> [Requirement 1] From the rows below, reproduce word for word the lines that begin with the one containing "Among the selections" and end with the one containing "4. framed artwork", both included.

> [Selected passage]
┄┄┄┄┄┄┄┄┄┄┄┄┄┄┄┄┄┄┄┄

A) Suppose you have four .sql files (script1.sql,script2.sql,script3.sql,script4.sql ) in say in a folder c:\scripts.
B) Create a main script file (Main.sql) with the following, please note I have given relative path for scripts.
:r script1.sql
:r script2.sql
:r script3.sql
:r script4.sql
Save the Main.sql in c:\scripts itself.
C) Create a batch file named "ExecuteScripts.bat" with the following:-
SQLCMD -E -d<YourDatabaseName> -ic:\Scripts\Main.sql
PAUSE
When I run the batch file, its unable to script1.sql file. When i give full path C:\scripts\script1.sql, it works fine but I don't want to hardcode the path here.
Is it possible to achieve this using sqlcmd?
#echo off
pushd "c:\scripts"
SQLCMD -E -d<YourDatabaseName> -iMain.sql
popd
PAUSE
Or if all the sql scripts are in the same folder as your batch script, then:
#echo off
pushd "%~dp0"
SQLCMD -E -d<YourDatabaseName> -iMain.sql
popd
PAUSE
The last version allows your scripts to run properly, no matter where they reside.
What about using complete paths, but creating file Main.sql dynamically?
Batch file which expects the 4 script files in folder of the batch file and creates there also Main.sql.
#echo off
set "BatchFolder=%~dp0"
( echo :r %BatchFolder%script1.sql
echo :r %BatchFolder%script2.sql
echo :r %BatchFolder%script3.sql
echo :r %BatchFolder%script4.sql
)>"%BatchFolder%Main.sql"

┄┄┄┄┄┄┄┄┄┄┄┄┄┄┄┄┄┄┄┄

> [Requirement 2] In the sqlcmd thread, transcribe the passage that starts with the words containing "C) Create a" and ends with "this using sqlcmd?", without changing anything.

┄┄┄┄┄┄┄┄┄┄┄┄┄┄┄┄┄┄┄┄

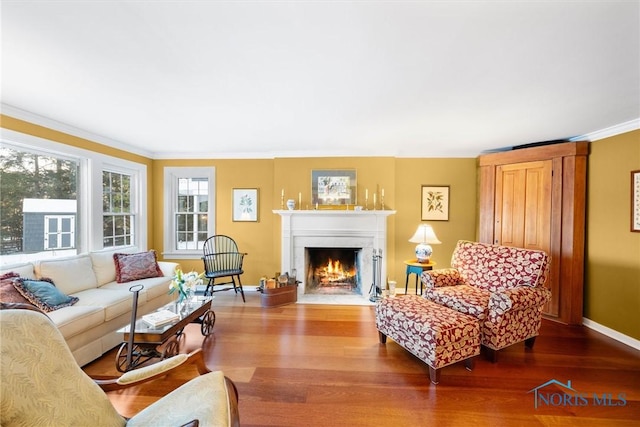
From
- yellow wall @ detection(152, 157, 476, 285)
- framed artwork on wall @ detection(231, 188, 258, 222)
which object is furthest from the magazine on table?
framed artwork on wall @ detection(231, 188, 258, 222)

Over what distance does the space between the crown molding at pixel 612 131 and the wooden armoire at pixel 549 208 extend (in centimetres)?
11

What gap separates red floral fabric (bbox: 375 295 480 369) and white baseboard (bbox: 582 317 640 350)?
1.91 metres

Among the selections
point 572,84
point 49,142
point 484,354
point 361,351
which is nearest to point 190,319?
point 361,351

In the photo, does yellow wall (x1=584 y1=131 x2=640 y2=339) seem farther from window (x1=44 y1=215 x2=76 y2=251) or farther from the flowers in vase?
window (x1=44 y1=215 x2=76 y2=251)

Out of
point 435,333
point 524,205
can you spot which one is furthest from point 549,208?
point 435,333

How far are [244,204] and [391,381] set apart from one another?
3.36 meters

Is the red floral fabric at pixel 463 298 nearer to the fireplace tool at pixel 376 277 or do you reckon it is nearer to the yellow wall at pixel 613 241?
the fireplace tool at pixel 376 277

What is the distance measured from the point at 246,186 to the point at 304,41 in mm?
3193

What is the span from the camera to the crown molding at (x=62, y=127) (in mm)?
2507

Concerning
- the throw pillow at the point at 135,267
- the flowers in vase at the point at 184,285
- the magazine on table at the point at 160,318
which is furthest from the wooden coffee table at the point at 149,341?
the throw pillow at the point at 135,267

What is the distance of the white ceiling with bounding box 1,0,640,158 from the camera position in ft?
4.25

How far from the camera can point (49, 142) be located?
9.39 feet

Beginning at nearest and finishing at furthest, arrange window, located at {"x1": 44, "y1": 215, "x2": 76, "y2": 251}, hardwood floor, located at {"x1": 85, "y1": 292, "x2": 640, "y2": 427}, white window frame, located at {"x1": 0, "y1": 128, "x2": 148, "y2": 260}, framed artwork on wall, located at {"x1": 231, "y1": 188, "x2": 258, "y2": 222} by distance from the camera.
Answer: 1. hardwood floor, located at {"x1": 85, "y1": 292, "x2": 640, "y2": 427}
2. white window frame, located at {"x1": 0, "y1": 128, "x2": 148, "y2": 260}
3. window, located at {"x1": 44, "y1": 215, "x2": 76, "y2": 251}
4. framed artwork on wall, located at {"x1": 231, "y1": 188, "x2": 258, "y2": 222}

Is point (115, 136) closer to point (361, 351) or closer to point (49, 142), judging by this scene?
point (49, 142)
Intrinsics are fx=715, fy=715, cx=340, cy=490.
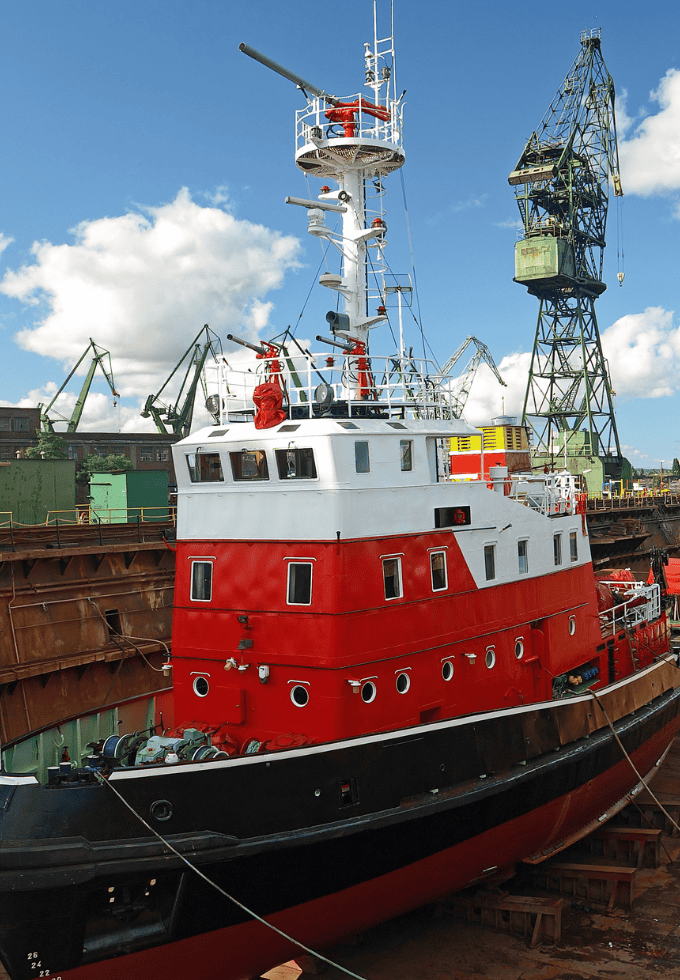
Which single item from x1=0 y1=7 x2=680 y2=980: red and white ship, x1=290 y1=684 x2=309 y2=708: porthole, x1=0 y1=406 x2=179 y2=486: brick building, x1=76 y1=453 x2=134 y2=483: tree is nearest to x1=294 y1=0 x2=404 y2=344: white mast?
x1=0 y1=7 x2=680 y2=980: red and white ship

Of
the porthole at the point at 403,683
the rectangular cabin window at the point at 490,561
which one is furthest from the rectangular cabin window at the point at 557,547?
the porthole at the point at 403,683

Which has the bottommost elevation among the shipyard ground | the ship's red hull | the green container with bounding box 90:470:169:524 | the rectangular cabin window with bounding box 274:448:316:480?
the shipyard ground

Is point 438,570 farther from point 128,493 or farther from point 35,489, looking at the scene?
point 128,493

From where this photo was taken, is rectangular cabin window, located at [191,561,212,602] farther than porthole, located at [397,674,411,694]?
Yes

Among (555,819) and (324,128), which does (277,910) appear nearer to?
(555,819)

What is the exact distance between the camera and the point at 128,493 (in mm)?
28531

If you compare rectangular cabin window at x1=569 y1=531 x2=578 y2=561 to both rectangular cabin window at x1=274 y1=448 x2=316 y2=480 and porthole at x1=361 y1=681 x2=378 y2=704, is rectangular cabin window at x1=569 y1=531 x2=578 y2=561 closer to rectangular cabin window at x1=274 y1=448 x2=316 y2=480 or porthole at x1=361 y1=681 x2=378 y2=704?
porthole at x1=361 y1=681 x2=378 y2=704

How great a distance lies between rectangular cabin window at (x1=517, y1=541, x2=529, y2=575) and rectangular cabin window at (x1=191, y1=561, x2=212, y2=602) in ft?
18.6

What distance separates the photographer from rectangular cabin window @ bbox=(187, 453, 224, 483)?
1151 cm

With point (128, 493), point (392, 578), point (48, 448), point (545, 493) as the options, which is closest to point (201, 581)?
point (392, 578)

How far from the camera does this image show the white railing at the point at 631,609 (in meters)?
17.5

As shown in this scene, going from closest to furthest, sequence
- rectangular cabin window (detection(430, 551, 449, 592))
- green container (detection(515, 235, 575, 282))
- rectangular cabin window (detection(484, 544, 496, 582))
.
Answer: rectangular cabin window (detection(430, 551, 449, 592)), rectangular cabin window (detection(484, 544, 496, 582)), green container (detection(515, 235, 575, 282))

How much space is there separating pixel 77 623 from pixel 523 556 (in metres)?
11.8

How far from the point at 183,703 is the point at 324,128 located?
10.4 m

┄┄┄┄┄┄┄┄┄┄┄┄┄┄┄┄┄┄┄┄

> [Worked solution 1]
Among the selections
point 572,84
point 49,142
point 484,354
point 361,351
which is nearest to point 190,319?
point 361,351

In the photo, does yellow wall (x1=584 y1=131 x2=640 y2=339) seem farther from window (x1=44 y1=215 x2=76 y2=251) or farther from the flowers in vase?
window (x1=44 y1=215 x2=76 y2=251)

Out of
point 435,333
point 524,205
can you spot which one is furthest from point 549,208?
point 435,333

How far are [244,204] and [391,381] set apart from one another?
3.36 meters

Is the red floral fabric at pixel 463 298 nearer to the fireplace tool at pixel 376 277 or do you reckon it is nearer to the yellow wall at pixel 613 241?
the fireplace tool at pixel 376 277

What is the distance measured from the point at 246,186 to the point at 304,41 in mm?
3193

What is the span from the camera to the crown molding at (x=62, y=127) (in mm)?
2507

Concerning
- the throw pillow at the point at 135,267
- the flowers in vase at the point at 184,285
- the magazine on table at the point at 160,318
which is furthest from the wooden coffee table at the point at 149,341?
the throw pillow at the point at 135,267

What is the distance of the white ceiling with bounding box 1,0,640,158 from the camera position in ft?
4.25

How far from the camera can point (49, 142) be located?
9.39 feet

Beginning at nearest and finishing at furthest, arrange window, located at {"x1": 44, "y1": 215, "x2": 76, "y2": 251}, hardwood floor, located at {"x1": 85, "y1": 292, "x2": 640, "y2": 427}, white window frame, located at {"x1": 0, "y1": 128, "x2": 148, "y2": 260}, framed artwork on wall, located at {"x1": 231, "y1": 188, "x2": 258, "y2": 222} by distance from the camera.
Answer: 1. hardwood floor, located at {"x1": 85, "y1": 292, "x2": 640, "y2": 427}
2. white window frame, located at {"x1": 0, "y1": 128, "x2": 148, "y2": 260}
3. window, located at {"x1": 44, "y1": 215, "x2": 76, "y2": 251}
4. framed artwork on wall, located at {"x1": 231, "y1": 188, "x2": 258, "y2": 222}

> [Worked solution 2]
C) Create a batch file named "ExecuteScripts.bat" with the following:-
SQLCMD -E -d<YourDatabaseName> -ic:\Scripts\Main.sql
PAUSE
When I run the batch file, its unable to script1.sql file. When i give full path C:\scripts\script1.sql, it works fine but I don't want to hardcode the path here.
Is it possible to achieve this using sqlcmd?